Exercise data »
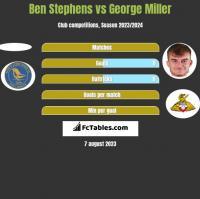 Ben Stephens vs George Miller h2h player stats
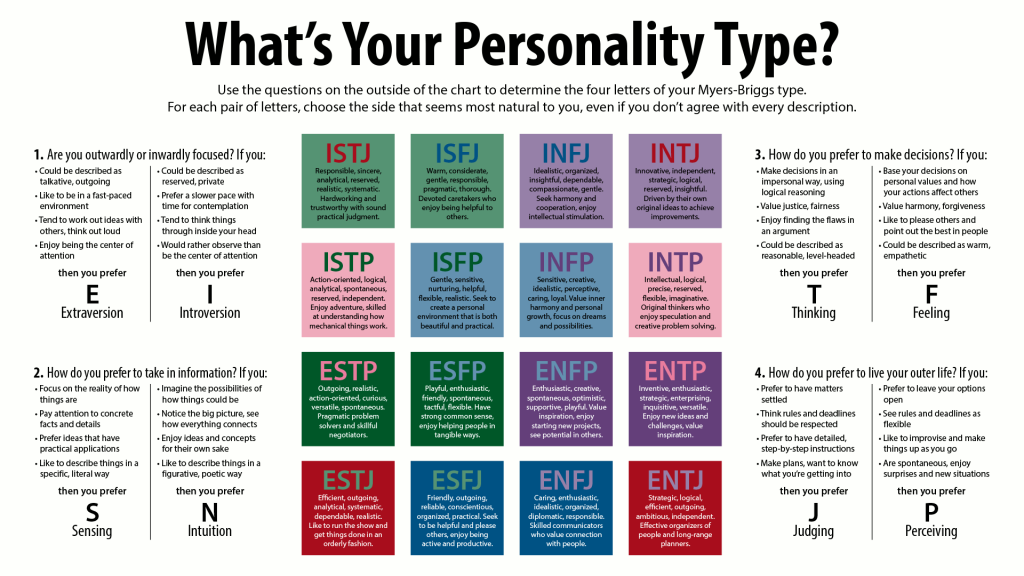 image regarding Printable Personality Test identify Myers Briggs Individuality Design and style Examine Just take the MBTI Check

...

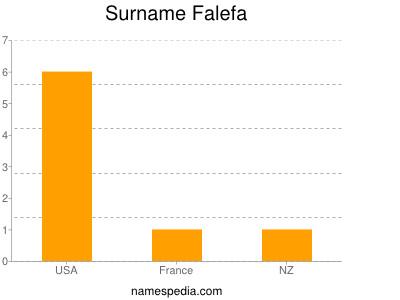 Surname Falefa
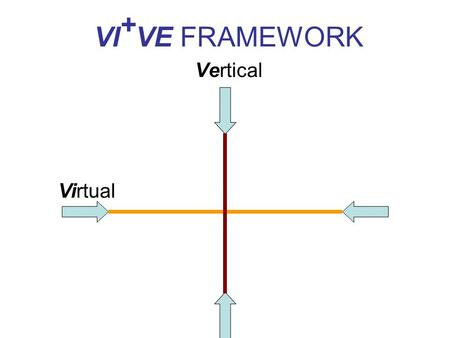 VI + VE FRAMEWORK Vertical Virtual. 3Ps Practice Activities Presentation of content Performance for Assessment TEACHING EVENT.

--

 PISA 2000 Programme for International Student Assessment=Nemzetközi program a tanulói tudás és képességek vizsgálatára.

Exercise prompt » In the records above, find the line with "Ben Stephens vs" and the line with "image regarding Printable"; please transcribe exactly those two lines and all lines between them, omitting any picture.

Exercise answer »
 Ben Stephens vs George Miller h2h player stats
 image regarding Printable Personality Test identify Myers Briggs Individuality Design and style Examine Just take the MBTI Check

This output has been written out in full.